— Уздечка — стерва, — недовольно пробормотал Никита. — Какая же она стерва? Ругаться и то как следует не умеешь. Напраслину только городить мастер…
— Да ведь… нечаянно я тогда сочинил. Не хотел, а оно получилось. Нечистый надоумил. Давай мириться, Никита Христофорыч. Не век же нам дуться друг на дружку. Ты меня вон как в окно-то… как футбол кинул. Но я ничего. С кем не быват… Давай мириться, чего там… С кем не быват…
Моторин засопел, усиленно начал ковырять шилом хомут, потом бросил его, вытащил из кармана пачку папирос.
— Вот как дам, узнаешь… Наплел… Через тебя пятнадцать суток схватил и в сбруйную сослали. Как дам вот — улетишь… Краснобай чертов. Если хошь знать правду, сроду и не была Лариска беременная. Анисья родила Алешку, а ты мою дочь позорил. Мы с Анисьей смастерили ребенка. Понятно? А Лариса нас, стариков, хотела от насмешек уберечь, вот и распустила слух, что ее Алешка. Вот и ухаживает за ребенком, как за своим. Не надо было нам соглашаться. с выдумкой дочери, а мы согласились, оглобли старые. Вот она правда. А ты наплел…

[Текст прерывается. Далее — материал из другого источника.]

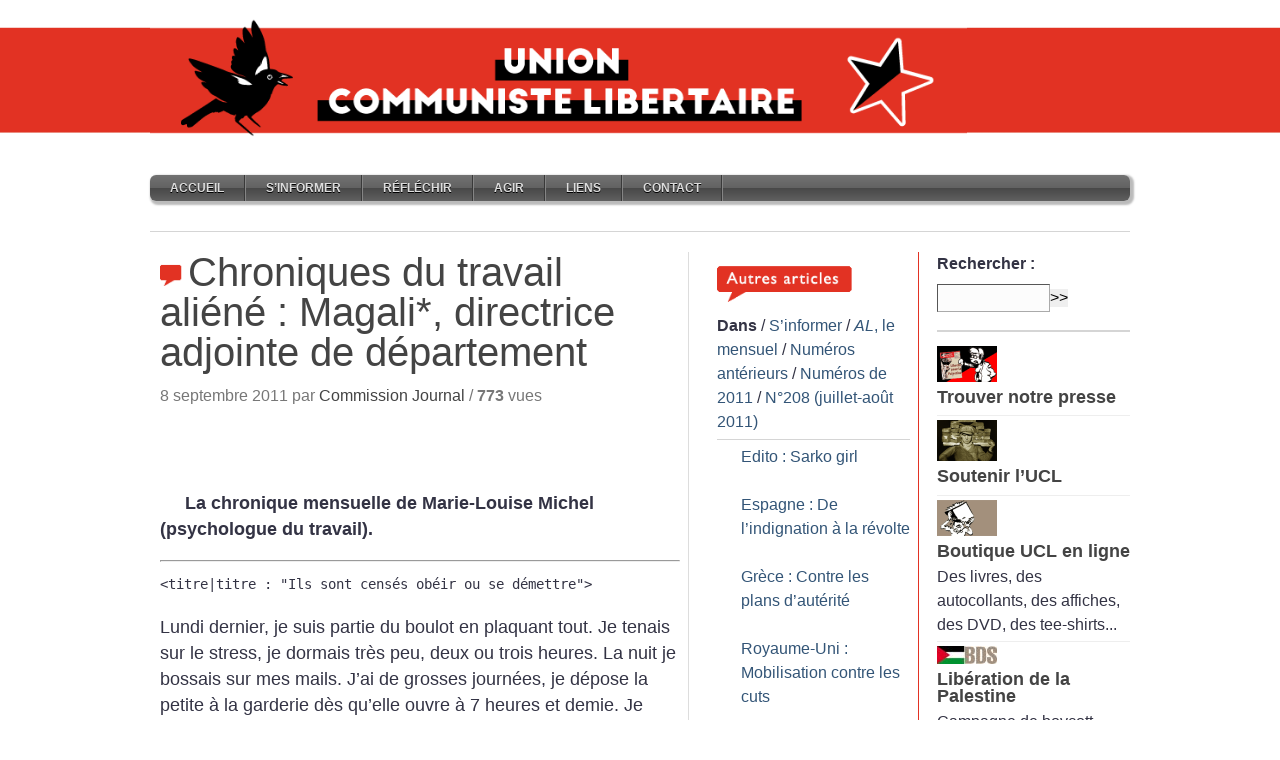

--- FILE ---
content_type: text/css
request_url: https://unioncommunistelibertaire.org/plugins/auto/sjcycle/v3.6.0/css/sjcycle.css?1725746609
body_size: 1003
content:
/*
    these are just the default styles used in the sjcycle demo pages.  
    you can use these styles or any others that you wish.
*/


/* set border-box so that percents can be used for width, padding, etc (personal preference) */
.cycle-slideshow, .cycle-slideshow * { -webkit-box-sizing: border-box; -moz-box-sizing: border-box; box-sizing: border-box; }

.cycle-slideshow { width: 100%; min-width: 150px; margin: 1em auto; padding: 0; position: relative; }

/* slideshow images (for most of the demos, these are the actual "slides") */
.cycle-slideshow img { 
    /* 
    some of these styles will be set by the plugin (by default) but setting them here
    helps avoid flash-of-unstyled-content
    */
    position: absolute; top: 0; left: 0;
    width: 100%;
    padding: 0; margin:0; display: block;
}
.cycle-slideshow[data-cycle-fx="carousel"] img { width:auto; } /* width:100%; cause de soucis en carousel */

/* in case script does not load */
.cycle-slideshow img:first-child {
    position: static; z-index: 100;
}

/* pager */
.cycle-pager { 
    text-align: center; width: 100%; z-index: 500; position: absolute; top: 10px; overflow: hidden;
}
.cycle-pager span { 
    font-family: arial; font-size: 50px; width: 16px; /*height: 16px; */
    display: inline-block; color: #ddd; cursor: pointer; 
}
.cycle-pager span.cycle-pager-active { color: #D69746;}
.cycle-pager > * { cursor: pointer;}


/* caption */
.cycle-caption { position: absolute; color: white; bottom: 15px; right: 15px; z-index: 700; }


/* overlay */
.cycle-overlay { 
    font-family: tahoma, arial;
    position: absolute; bottom: 0; width: 100%; z-index: 600;
    background: black; color: white; padding: 15px; opacity: .5;
}


/* prev / next links */
.cycle-prev, .cycle-next { position: absolute; top: 0; width: 30%; opacity: 0; filter: alpha(opacity=0); z-index: 800; height: 100%; cursor: pointer; }
.cycle-prev { left: 0;  background: url(images/left.png) 50% 50% no-repeat;}
.cycle-next { right: 0; background: url(images/right.png) 50% 50% no-repeat;}
.cycle-prev:hover, .cycle-next:hover { opacity: .7; filter: alpha(opacity=70) }

.disabled { opacity: .5; filter:alpha(opacity=50); }


/* display paused text on top of paused slideshow */
.cycle-paused:after {
    content: 'Paused'; color: white; background: black; padding: 10px;
    z-index: 500; position: absolute; top: 10px; right: 10px;
    border-radius: 10px;
    opacity: .5; filter: alpha(opacity=50);
}

/* 
    media queries 
    some style overrides to make things more pleasant on mobile devices
*/

@media only screen and (max-width: 480px), only screen and (max-device-width: 480px) {
    .cycle-overlay { padding: 4px }
    .cycle-caption { bottom: 4px; right: 4px }
}


--- FILE ---
content_type: application/javascript
request_url: https://unioncommunistelibertaire.org/plugins/auto/menu_anime/v1.2.0/javascript/menu_anime.js
body_size: 278
content:
/* function by Catalin Rosu for mobile display */
$(function() {
		if ($.browser.msie && $.browser.version.substr(0,1)<7)
		{
		$('li').has('ul').mouseover(function(){
			$(this).children('ul').css('visibility','visible');
			}).mouseout(function(){
			$(this).children('ul').css('visibility','hidden');
			})
		}

		/* Mobile */
		$('.menu-conteneur').prepend('<div class="menu_anime-trigger">Menu</div>');		
		$(".menu_anime-trigger").on("click", function(){
			$(".menu_anime").slideToggle();
		});

		// iPad
		var isiPad = navigator.userAgent.match(/iPad/i) != null;
		if (isiPad) $('.menu_anime ul').addClass('no-transition');      
    });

Батюня открыл рот, пораженный враньем Моторина, хотел засмеяться, но сдержался и сказал:
— Неужели? Сомнительно.
— Ничего сомнительного. Родила Анисья — и все. На Кавказе вон люди полтораста лет живут и родят за милую душу до самой смерти. Газеты не читаешь. Мы с Анисьей родом тоже с Кавказа, вот и родили.
Батюня сделал вид, что принял вранье Моторина за чистосердечное признание.
— Это что! — подошел он ближе к Никите, сел на хомут. — Вам с Анисьей по шестьдесят еще нет. Это что! — повторил молоковоз и, достав из нагрудного кармана пиджака бутылку водки, поставил ее к ногам, соврал — Вот я знал одних супругов! Им по восемьдесят пять сравнялось, а они тройню смастерили. Во как!
— И правильно сделали, — подхватил Никита. — А чего дремать? Мастери, пока мастерится.
Батюня поставил рядом с бутылкой стакан, положил газетный сверток. Моторин сходил в угол сбруйной, принес оттуда второй стакан, поставил его на чурбачок, сам уселся на хомут рядом с Батюней. Тот разлил в стаканы водку, развернул газету. В ней оказались соленые огурцы, жареная рыба и хлеб.
— Дернем за мир во всем мире, — погладил Батюня бороду.
«Дернули». Закусывая, чмокали, морщились.
Минут через двадцать захмелевшие собеседники обнялись, начали шуметь, перебивая друг друга.
— Кобыла уздечку — хрусть! Уздечка — хресть! Стерва! Кобыла — шасть… в конюшню! Я в магазин к Симке — хоп! И тута! Бес с ней, с кобылой! Все равно вечереет, не повезу больше молоко… Ну ее к лешему!
— Я щас тоже… сбрую приму — и вольный казак! Ну их с хомутами… В гробу я их видал! Завтра доделаю!
— Как стемнеет, ты ко мне — шасть! Вместе к бабке Апроське — хоп! Дернем за мир во всем мире, споем.
— Приду. Сбрую приму и к тебе…
Вечером, когда в клубе начались танцы под радиолу, туда ввалился Никита Моторин, а за ним молоковоз Батюня. Оба пристали к завклубом Федьке Чибису:
— Где гармонист? Куда дел его?
— Нет Гришки, — отмахнулся тот. — Радиола у нас. Слепые, что ли?
Кончился танец. Молодежь разошлась ближе к стенам. Посреди клуба остались только Никита и Батюня. На одной ноге Моторина брезентовый тапочек, на второй шерстяной носок. Батюня в сапогах, без бороды — сбрил только что, разонравилась она ему: Никита раскорил.